How exactly does drop my rights work?

Can I use this with my current programs that I have in my sig?

 

http://windows.microsoft.com/en-US/windows-vista/What-is-a-standard-user-account

 

Drop My Rights is normally used from an Admin account. Drop My Rights creates a process using the Admins token, but strips it down the level of a User rather than an Admin. You end up with a program running with reduced rights.

It works in XP, Vista and 7. Don't bother if you use UAC.

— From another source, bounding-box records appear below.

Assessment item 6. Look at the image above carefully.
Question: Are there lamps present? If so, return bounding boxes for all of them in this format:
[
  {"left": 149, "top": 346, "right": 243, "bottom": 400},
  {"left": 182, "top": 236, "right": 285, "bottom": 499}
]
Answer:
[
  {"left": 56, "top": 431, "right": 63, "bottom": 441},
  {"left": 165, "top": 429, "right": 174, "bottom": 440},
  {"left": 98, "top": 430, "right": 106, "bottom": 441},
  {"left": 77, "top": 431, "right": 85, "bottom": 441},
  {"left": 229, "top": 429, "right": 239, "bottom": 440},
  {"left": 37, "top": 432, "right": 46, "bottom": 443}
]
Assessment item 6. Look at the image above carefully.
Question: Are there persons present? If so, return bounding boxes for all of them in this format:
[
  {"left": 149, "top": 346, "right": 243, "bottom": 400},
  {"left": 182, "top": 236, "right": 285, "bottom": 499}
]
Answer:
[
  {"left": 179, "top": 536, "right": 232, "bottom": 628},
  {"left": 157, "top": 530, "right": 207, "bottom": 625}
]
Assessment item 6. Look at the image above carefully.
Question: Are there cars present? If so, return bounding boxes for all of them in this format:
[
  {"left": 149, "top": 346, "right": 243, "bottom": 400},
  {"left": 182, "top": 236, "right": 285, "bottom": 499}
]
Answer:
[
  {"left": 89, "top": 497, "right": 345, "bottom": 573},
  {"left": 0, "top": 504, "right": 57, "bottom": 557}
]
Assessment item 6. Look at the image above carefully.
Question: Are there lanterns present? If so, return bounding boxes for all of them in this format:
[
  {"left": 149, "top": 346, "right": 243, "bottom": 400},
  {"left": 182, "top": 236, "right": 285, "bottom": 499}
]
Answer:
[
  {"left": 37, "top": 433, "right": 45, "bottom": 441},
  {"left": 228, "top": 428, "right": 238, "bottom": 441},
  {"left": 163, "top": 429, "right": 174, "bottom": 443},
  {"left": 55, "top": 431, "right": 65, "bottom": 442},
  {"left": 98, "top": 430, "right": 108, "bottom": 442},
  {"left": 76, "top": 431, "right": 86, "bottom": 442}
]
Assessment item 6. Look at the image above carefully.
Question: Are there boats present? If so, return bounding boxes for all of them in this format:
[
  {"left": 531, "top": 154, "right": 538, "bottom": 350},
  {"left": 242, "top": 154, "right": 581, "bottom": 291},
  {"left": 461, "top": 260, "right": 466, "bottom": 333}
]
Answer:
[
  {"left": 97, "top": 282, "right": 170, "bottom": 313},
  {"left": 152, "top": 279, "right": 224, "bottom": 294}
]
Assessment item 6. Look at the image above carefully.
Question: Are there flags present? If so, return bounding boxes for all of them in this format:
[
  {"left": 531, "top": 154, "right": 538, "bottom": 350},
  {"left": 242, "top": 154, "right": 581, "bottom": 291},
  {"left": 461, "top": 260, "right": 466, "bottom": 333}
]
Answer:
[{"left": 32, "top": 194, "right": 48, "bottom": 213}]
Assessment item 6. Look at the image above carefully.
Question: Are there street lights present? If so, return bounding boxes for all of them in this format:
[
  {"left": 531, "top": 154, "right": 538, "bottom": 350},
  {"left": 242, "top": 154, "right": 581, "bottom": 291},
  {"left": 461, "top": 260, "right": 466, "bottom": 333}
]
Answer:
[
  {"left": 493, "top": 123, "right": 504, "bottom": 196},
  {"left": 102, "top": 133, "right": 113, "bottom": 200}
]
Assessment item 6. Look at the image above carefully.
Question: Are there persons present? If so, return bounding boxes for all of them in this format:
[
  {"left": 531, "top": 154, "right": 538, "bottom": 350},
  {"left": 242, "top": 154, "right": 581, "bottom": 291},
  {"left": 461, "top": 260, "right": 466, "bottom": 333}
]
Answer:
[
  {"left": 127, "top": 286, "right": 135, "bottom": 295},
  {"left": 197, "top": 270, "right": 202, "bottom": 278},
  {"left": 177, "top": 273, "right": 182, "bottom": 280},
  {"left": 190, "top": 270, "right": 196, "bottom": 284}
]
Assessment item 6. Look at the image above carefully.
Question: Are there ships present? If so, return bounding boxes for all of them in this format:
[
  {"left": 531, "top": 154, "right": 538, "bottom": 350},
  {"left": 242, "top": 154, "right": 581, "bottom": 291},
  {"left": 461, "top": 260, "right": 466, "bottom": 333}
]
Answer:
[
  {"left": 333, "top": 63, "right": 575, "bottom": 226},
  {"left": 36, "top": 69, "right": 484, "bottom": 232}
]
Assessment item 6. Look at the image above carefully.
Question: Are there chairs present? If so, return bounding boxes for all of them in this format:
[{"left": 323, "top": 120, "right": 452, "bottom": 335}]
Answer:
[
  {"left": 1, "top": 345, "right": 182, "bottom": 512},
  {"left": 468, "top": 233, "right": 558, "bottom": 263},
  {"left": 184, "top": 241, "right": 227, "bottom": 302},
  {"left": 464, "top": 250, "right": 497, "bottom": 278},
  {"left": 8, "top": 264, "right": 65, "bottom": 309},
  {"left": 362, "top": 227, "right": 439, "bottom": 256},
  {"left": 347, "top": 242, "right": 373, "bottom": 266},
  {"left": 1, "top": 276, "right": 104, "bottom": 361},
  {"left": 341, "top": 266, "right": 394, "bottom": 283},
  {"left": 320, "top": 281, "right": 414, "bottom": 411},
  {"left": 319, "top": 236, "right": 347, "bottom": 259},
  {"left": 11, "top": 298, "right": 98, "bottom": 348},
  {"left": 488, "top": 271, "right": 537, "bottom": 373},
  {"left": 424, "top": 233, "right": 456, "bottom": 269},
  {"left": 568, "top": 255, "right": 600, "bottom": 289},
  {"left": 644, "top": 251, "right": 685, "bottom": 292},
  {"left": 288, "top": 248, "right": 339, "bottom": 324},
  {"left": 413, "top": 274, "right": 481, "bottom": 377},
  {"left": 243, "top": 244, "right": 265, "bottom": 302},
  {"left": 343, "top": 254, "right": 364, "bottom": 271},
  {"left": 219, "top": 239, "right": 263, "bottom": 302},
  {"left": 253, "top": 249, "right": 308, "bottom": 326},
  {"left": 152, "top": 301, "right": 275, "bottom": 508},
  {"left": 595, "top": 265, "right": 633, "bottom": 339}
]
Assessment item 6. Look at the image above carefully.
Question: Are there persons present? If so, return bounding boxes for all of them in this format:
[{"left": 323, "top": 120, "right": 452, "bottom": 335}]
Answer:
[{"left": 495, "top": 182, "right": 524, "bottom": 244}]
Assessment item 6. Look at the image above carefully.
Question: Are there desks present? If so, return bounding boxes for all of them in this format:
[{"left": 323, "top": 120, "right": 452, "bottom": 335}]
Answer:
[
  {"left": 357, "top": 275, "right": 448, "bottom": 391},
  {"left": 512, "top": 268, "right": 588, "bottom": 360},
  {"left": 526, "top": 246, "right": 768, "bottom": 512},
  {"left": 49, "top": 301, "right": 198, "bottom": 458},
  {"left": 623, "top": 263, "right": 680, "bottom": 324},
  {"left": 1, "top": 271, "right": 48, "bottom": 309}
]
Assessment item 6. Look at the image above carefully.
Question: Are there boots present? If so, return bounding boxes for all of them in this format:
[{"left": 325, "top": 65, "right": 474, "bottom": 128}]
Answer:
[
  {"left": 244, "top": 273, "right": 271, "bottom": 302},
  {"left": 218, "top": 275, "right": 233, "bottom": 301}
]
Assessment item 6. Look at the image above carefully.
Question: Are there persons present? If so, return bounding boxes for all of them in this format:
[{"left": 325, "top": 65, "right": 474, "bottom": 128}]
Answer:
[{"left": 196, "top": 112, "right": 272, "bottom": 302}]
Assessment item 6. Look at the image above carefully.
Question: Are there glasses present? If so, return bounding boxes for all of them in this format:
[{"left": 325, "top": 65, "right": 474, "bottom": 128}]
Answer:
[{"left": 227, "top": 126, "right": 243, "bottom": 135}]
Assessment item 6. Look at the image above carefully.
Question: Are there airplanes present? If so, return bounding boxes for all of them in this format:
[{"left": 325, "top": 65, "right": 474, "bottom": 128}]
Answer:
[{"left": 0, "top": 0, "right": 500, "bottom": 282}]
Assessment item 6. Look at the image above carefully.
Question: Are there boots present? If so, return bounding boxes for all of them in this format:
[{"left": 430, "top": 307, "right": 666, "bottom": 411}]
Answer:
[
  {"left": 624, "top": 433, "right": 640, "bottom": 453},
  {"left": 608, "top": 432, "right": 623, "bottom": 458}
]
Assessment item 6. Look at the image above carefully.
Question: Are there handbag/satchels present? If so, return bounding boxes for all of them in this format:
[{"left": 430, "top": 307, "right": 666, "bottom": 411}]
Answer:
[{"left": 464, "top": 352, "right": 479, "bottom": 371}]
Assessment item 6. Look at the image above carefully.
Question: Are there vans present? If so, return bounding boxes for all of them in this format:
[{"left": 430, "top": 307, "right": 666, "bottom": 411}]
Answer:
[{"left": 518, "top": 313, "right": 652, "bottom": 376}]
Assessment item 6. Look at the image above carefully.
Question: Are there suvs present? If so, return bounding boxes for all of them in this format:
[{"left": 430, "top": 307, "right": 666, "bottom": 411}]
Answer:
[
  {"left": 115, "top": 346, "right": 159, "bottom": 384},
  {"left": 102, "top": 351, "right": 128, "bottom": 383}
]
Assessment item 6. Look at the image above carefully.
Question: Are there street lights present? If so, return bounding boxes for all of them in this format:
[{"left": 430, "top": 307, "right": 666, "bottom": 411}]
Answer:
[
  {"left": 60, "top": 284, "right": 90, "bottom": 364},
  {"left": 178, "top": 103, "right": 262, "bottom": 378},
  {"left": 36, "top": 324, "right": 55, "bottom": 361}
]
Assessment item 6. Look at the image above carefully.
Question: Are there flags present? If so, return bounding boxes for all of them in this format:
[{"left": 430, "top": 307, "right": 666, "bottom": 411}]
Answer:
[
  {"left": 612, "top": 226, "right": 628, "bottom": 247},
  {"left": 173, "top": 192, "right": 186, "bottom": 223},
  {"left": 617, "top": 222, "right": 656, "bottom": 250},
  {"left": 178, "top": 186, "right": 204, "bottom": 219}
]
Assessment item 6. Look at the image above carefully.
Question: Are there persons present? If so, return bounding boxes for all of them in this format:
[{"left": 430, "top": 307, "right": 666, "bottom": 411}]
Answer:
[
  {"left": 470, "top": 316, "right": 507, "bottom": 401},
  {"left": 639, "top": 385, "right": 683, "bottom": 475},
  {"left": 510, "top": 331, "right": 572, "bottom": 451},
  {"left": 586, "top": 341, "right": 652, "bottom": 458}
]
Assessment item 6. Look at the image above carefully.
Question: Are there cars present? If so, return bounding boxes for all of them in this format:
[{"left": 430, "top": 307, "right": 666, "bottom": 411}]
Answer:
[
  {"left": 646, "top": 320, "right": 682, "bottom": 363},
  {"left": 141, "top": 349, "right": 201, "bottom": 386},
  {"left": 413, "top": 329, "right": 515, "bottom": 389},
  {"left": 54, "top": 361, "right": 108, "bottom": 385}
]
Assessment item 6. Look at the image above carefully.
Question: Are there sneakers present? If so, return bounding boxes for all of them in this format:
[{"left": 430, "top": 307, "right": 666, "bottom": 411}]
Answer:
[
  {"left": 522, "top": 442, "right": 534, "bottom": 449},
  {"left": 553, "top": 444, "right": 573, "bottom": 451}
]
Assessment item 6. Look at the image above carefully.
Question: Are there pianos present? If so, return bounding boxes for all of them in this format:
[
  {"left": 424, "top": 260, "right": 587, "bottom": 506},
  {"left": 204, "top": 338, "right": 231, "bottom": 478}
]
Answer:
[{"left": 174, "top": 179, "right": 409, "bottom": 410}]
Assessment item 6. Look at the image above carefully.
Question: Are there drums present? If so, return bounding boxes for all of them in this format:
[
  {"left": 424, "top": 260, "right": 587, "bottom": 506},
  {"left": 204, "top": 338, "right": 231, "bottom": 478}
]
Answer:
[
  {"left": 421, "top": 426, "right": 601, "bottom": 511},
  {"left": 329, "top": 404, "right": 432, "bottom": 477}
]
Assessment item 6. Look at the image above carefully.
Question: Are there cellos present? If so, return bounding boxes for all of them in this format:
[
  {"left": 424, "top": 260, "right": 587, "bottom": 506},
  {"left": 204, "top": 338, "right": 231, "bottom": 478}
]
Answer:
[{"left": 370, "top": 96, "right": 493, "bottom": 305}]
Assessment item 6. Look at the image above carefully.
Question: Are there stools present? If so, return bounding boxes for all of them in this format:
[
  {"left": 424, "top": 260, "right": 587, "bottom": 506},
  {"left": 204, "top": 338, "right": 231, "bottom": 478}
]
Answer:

Technically it uses CreateProcessAsUser() along with the following:
SaferCreateLevel()
SaferComputeTokenFromLevel()
SaferCloseLevel()

Sul.

 

Good step-by-step:
http://www.techsupportalert.com/safe-surfing.php#c

 

That seems easy ^__^. But if I have UAC turned off 7 gets mad at me. XD

 

I believe UAC does essentially the same thing as DMR. But if you don't mind the prompts from UAC consider creating a limited user account and respond to the prompts with the Admin account. If you don't password protect the admin account you only have to click OK. One advantage is everything will run with reduced rights in the "user" account. Another is some malware install only in the active account and aren't active when you log in with a different account - makes it easy to get rid of them.

 

Ain't the admin account disabled by default in Vista and 7?

 

Not in 7.
after install, the only account created is the Admin account with UAC on.

 

So they've gone back to Xp with 7. Not a wise move from ms

 

well, at least UAC is on.
i think it would be too bothersome for Joe/Jane Average to run under a standard account.

 

What administrator account are you folks talking about? There are two administrator accounts: Built-in Administrator (disabled!) and the administrator account that's created when you install Windows.

The built-in administrator account has more powers than the "normal" administrator account(s), hence being disabled by default.

 

tnx for the info.

i lean something new every day here.